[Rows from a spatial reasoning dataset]
☆ ☆ ☆

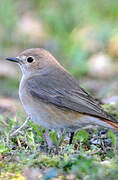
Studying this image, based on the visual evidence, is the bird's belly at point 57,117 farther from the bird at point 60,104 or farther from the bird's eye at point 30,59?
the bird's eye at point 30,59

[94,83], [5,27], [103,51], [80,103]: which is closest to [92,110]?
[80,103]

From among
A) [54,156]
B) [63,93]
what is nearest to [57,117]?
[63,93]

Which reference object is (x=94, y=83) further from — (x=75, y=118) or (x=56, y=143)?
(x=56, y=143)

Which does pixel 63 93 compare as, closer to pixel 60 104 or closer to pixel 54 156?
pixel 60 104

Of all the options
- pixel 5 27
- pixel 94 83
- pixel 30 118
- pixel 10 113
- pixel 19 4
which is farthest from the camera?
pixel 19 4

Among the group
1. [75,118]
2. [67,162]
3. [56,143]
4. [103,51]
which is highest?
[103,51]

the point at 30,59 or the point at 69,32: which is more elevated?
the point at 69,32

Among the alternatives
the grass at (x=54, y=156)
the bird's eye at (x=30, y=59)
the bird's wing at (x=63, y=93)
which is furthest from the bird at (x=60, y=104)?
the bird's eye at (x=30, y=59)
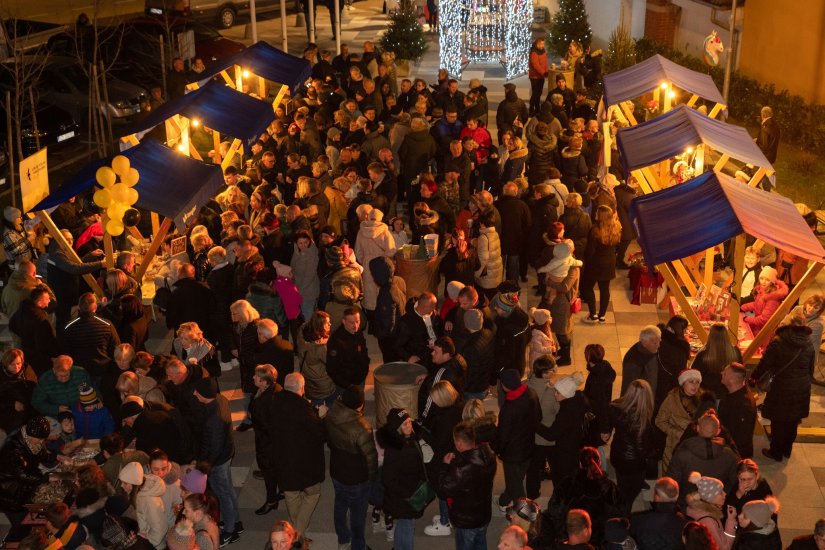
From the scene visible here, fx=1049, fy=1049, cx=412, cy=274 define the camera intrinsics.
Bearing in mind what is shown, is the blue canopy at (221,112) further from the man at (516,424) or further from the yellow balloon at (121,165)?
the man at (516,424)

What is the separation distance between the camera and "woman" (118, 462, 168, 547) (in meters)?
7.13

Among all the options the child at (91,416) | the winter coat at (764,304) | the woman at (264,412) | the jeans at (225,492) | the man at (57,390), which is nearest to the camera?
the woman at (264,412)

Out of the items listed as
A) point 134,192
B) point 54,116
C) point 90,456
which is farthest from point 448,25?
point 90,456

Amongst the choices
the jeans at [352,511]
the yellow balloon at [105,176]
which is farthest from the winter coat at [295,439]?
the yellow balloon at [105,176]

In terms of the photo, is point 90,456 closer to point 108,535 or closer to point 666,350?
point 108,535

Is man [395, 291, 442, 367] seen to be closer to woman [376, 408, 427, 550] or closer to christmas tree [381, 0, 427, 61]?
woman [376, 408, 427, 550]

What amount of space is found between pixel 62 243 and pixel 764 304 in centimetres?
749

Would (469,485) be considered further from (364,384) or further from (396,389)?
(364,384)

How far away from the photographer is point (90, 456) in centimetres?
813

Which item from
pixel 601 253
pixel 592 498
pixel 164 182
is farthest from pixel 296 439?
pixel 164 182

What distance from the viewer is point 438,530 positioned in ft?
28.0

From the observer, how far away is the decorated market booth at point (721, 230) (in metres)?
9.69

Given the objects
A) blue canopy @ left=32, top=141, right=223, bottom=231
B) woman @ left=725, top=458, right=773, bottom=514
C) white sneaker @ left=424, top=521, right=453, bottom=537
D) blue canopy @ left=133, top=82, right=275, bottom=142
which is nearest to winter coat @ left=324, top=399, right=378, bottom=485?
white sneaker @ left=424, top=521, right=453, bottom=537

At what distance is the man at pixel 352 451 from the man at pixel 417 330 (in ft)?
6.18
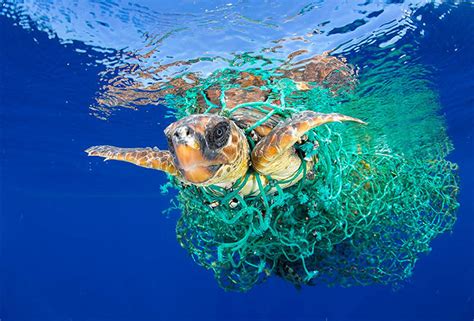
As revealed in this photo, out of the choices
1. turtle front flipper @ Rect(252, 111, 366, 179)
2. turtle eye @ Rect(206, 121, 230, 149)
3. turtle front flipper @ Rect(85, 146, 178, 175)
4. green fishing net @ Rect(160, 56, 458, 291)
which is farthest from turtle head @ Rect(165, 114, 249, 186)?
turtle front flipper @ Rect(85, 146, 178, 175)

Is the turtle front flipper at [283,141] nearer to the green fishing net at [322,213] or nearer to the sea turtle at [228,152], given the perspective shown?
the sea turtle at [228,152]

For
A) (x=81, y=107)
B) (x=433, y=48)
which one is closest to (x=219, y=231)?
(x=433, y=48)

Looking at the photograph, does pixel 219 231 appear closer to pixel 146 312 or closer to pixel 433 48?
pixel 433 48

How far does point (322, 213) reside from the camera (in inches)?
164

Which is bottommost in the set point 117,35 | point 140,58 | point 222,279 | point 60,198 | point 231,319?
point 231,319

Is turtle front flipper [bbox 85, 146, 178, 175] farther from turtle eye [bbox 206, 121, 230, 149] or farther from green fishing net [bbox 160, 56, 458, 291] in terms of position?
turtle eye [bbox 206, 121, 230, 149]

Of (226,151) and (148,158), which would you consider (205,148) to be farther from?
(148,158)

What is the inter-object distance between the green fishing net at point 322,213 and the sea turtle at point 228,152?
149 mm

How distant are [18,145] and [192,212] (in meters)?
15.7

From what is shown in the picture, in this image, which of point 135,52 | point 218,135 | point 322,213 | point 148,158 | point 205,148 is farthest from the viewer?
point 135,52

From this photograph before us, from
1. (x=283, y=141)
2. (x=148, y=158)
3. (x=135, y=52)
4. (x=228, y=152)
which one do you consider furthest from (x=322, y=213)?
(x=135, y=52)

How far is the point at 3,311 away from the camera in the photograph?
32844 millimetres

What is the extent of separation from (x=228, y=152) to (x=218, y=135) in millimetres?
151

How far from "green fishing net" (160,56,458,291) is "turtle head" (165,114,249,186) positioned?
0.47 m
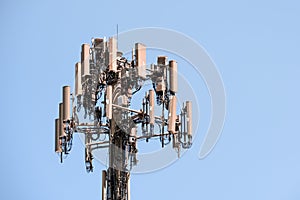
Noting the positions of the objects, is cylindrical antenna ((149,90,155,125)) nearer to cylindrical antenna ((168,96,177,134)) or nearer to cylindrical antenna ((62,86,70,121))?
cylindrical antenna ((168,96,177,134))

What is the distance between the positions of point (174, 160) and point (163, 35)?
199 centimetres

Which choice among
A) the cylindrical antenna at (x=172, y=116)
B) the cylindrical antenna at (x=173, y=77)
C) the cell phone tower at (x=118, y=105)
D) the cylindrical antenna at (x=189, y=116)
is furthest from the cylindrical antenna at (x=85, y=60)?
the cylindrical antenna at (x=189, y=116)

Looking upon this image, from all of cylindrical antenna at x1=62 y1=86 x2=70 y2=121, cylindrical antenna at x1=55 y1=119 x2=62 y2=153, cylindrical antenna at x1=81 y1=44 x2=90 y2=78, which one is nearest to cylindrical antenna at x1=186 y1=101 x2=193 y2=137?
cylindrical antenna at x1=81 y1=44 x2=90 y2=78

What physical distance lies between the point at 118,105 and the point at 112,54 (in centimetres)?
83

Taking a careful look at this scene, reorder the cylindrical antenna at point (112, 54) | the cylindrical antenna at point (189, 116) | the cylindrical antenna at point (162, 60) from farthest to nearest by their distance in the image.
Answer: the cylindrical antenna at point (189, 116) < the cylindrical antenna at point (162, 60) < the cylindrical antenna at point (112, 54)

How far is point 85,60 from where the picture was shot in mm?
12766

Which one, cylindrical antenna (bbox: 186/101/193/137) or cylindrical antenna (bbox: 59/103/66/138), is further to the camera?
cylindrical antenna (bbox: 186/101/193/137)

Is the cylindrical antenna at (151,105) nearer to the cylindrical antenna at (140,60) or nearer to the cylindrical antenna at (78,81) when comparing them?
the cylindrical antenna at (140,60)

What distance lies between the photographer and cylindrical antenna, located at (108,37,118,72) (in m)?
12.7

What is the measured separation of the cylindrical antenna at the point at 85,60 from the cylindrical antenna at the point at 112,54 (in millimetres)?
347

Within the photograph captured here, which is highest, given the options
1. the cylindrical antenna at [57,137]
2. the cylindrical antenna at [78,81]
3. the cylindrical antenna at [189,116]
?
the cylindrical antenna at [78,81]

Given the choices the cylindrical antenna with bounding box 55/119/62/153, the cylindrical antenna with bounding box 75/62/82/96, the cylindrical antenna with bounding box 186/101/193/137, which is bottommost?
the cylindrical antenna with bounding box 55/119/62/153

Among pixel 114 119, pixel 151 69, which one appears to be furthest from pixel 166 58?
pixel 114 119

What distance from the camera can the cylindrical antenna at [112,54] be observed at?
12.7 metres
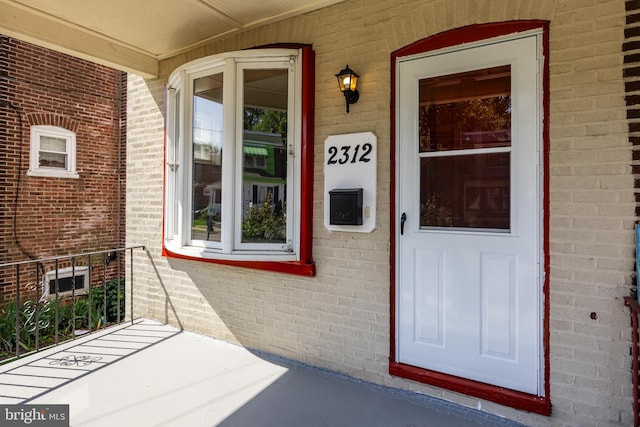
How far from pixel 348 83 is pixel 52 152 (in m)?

☆ ☆ ☆

PROBLEM REQUIREMENTS: Lines from the one that contains "Is the cylindrical" through the last line of the data above are to be extracted exactly, with no pictures and no other lines.

TASK RESULT:
Is the cylindrical antenna at (151,105) nearer to the cylindrical antenna at (140,60) or nearer to the cylindrical antenna at (78,81) when comparing them?
the cylindrical antenna at (140,60)

What distance lies between the photographer and cylindrical antenna, located at (108,37,118,72) (in m)?
12.7

What is the measured separation of the cylindrical antenna at the point at 85,60 from the cylindrical antenna at the point at 112,54 (in millimetres)?
347

Within the photograph captured here, which is highest, given the options
1. the cylindrical antenna at [57,137]
2. the cylindrical antenna at [78,81]
3. the cylindrical antenna at [189,116]
?
the cylindrical antenna at [78,81]

Given the choices the cylindrical antenna with bounding box 55/119/62/153, the cylindrical antenna with bounding box 75/62/82/96, the cylindrical antenna with bounding box 186/101/193/137, which is bottommost?
the cylindrical antenna with bounding box 55/119/62/153

Among pixel 114 119, pixel 151 69, which one appears to be furthest from pixel 166 58?
pixel 114 119

What distance from the camera can the cylindrical antenna at [112,54] be observed at?
12.7 metres
How far from pixel 348 83 is pixel 52 152 (in m)?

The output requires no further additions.